Eutectic Pb-Sn solder has been widely used as a soldering material between electronic components and PCB(Printed Circuit Boards). Eutectic Sn-Ag solder is substituting Pb-Sn for the reason that it isn’t harmful to the human body and is suitable for higher temperature applications and has better mechanical properties. In spite of good mechanical properties of eutectic Sn-Ag alloy, another alternatives with better reliability are required for solder joints that can withstand much higher service temperature and thermomechanical fatigue due to CTE(Coefficient of Thermal Expansion) mismatch between components and substrates. One approach to improve the reliability is composite solder which consists of solder matrix and intermetallic reinforcements.
Sn-6.9Cu-2.9Ag alloy has a primary $Cu_6Sn_5$ intermetallic compound in the form of dendrite in cast strips. After rolling the strips, the intermetallics were crushed from dendrites into fine particles and redistributed uniformly in the solder matrix. As the rolled strips became thinner, the average size of the crushed particles reached the critical size which wouldn’t be changed any more. The critical size was nearly the same as the average width of intermetallic dendrite trunks.

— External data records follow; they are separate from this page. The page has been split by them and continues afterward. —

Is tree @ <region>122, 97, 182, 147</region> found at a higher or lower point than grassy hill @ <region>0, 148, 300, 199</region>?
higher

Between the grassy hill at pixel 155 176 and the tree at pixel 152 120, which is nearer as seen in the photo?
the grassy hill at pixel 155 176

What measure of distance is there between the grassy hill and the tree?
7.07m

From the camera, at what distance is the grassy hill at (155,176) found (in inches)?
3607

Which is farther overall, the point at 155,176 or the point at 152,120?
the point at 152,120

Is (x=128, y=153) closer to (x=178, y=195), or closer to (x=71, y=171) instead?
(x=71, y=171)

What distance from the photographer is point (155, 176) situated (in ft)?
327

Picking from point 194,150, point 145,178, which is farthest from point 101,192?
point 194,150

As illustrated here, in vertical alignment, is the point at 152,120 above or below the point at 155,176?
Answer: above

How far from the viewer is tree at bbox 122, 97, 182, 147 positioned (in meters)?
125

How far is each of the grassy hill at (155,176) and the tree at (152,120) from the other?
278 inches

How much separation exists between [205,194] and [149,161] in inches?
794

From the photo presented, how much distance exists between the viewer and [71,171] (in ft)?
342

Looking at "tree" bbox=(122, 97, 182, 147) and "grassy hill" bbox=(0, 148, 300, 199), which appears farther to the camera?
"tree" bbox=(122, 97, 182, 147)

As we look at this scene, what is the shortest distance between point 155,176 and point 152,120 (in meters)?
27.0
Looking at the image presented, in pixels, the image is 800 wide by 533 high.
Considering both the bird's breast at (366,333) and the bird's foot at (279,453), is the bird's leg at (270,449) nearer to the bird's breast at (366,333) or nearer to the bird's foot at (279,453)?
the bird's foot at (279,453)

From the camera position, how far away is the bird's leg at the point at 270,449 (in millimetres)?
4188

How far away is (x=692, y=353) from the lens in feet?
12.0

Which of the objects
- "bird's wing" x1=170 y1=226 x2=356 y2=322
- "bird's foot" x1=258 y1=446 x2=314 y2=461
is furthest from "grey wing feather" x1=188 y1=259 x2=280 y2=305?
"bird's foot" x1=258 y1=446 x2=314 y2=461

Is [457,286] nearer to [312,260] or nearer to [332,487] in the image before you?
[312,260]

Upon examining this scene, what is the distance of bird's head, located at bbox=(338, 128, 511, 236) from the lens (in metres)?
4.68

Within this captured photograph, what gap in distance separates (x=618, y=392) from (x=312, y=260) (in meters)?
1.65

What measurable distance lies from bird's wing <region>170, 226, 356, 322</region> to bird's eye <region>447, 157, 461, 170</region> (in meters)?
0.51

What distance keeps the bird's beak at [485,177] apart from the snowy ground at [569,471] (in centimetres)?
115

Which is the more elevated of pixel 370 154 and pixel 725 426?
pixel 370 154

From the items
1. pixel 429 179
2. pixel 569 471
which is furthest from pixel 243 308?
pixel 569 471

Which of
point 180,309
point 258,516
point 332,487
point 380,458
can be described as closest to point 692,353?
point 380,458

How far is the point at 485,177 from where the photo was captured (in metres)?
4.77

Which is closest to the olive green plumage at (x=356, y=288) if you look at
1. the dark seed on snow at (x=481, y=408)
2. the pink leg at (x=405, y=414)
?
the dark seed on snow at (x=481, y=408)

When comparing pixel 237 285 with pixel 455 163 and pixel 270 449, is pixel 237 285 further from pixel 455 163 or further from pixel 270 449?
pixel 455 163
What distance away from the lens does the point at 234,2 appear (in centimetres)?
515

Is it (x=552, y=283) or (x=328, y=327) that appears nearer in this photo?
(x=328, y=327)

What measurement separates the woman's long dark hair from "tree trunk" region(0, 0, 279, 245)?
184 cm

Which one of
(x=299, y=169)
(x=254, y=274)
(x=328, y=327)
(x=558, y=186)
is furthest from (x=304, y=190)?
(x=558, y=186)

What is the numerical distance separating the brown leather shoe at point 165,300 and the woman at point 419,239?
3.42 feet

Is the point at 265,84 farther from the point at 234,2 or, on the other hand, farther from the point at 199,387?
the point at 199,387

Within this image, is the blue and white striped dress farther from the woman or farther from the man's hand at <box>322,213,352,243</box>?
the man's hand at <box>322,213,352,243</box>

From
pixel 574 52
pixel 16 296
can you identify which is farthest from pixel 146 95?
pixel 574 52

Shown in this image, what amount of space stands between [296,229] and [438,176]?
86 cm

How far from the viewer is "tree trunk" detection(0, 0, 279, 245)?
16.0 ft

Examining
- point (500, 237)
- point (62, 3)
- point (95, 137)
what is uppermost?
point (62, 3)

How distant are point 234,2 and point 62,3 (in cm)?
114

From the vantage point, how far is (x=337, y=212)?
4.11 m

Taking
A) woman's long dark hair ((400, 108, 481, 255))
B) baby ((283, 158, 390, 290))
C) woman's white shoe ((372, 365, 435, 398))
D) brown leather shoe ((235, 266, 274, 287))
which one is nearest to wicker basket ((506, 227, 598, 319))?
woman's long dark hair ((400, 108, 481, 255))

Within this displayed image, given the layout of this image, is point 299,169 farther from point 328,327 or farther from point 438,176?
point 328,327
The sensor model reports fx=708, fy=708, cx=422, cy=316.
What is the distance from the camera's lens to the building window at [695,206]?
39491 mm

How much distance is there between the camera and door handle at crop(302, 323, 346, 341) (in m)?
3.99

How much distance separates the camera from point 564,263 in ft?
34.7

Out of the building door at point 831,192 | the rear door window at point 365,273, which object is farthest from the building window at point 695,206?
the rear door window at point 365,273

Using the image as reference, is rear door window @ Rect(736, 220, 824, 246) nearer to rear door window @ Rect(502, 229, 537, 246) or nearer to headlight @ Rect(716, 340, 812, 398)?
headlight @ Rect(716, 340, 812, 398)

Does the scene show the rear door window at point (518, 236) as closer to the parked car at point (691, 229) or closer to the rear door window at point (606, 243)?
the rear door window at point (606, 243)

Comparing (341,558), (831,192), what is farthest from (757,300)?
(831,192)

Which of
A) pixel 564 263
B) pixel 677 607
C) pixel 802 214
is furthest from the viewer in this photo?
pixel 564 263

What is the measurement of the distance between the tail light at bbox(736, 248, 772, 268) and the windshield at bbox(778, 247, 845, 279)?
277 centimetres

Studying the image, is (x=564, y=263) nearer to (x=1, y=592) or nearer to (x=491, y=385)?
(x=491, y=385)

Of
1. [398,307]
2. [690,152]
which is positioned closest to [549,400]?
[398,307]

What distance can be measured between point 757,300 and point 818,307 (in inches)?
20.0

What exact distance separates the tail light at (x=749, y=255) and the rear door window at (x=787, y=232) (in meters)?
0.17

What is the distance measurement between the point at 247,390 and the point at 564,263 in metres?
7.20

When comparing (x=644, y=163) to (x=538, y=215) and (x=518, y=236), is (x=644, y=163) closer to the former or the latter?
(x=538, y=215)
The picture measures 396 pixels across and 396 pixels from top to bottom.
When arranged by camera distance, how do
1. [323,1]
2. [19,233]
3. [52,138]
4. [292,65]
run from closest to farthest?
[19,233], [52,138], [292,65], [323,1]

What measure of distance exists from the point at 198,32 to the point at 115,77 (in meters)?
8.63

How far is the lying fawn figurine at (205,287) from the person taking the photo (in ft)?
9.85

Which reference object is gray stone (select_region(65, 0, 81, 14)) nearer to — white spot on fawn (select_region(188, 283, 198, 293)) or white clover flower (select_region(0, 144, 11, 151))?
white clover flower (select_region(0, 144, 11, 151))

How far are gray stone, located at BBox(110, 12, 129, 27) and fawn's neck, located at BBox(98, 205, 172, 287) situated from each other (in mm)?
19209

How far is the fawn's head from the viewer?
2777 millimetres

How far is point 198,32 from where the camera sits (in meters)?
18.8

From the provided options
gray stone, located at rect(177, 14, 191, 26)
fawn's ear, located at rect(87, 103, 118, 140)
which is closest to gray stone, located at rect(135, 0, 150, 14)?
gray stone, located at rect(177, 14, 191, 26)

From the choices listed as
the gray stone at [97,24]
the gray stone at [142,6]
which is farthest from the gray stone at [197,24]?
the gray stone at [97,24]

To apply composite solder to the real BGA package, the stamped segments of rolled strip reinforced with intermetallic particles were converted into spherical solder balls in hot oil and subsequently reflowed on Cu pads. The crushed intermeallic particles didn’t melt and remained in solid sate during reflow soldering process due to their high melting temperature. The particle coarsening and gravitational segregation were observed during reflow soldering.
In wetting reaction, Cu_6Sn_5 intermetallic compound(IMC) between composite solder and Cu pad was formed in scallop-type morphology, while the IMC between Sn-3.5Ag and Cu pad was formed in column-type morphology. After aging the two reflowed solder balls, the IMC thickness of composite solder is much smaller than that of Sn-3.5Ag. It was found that the presence of intermetallic particles retarded the growth of IMC layer during aging.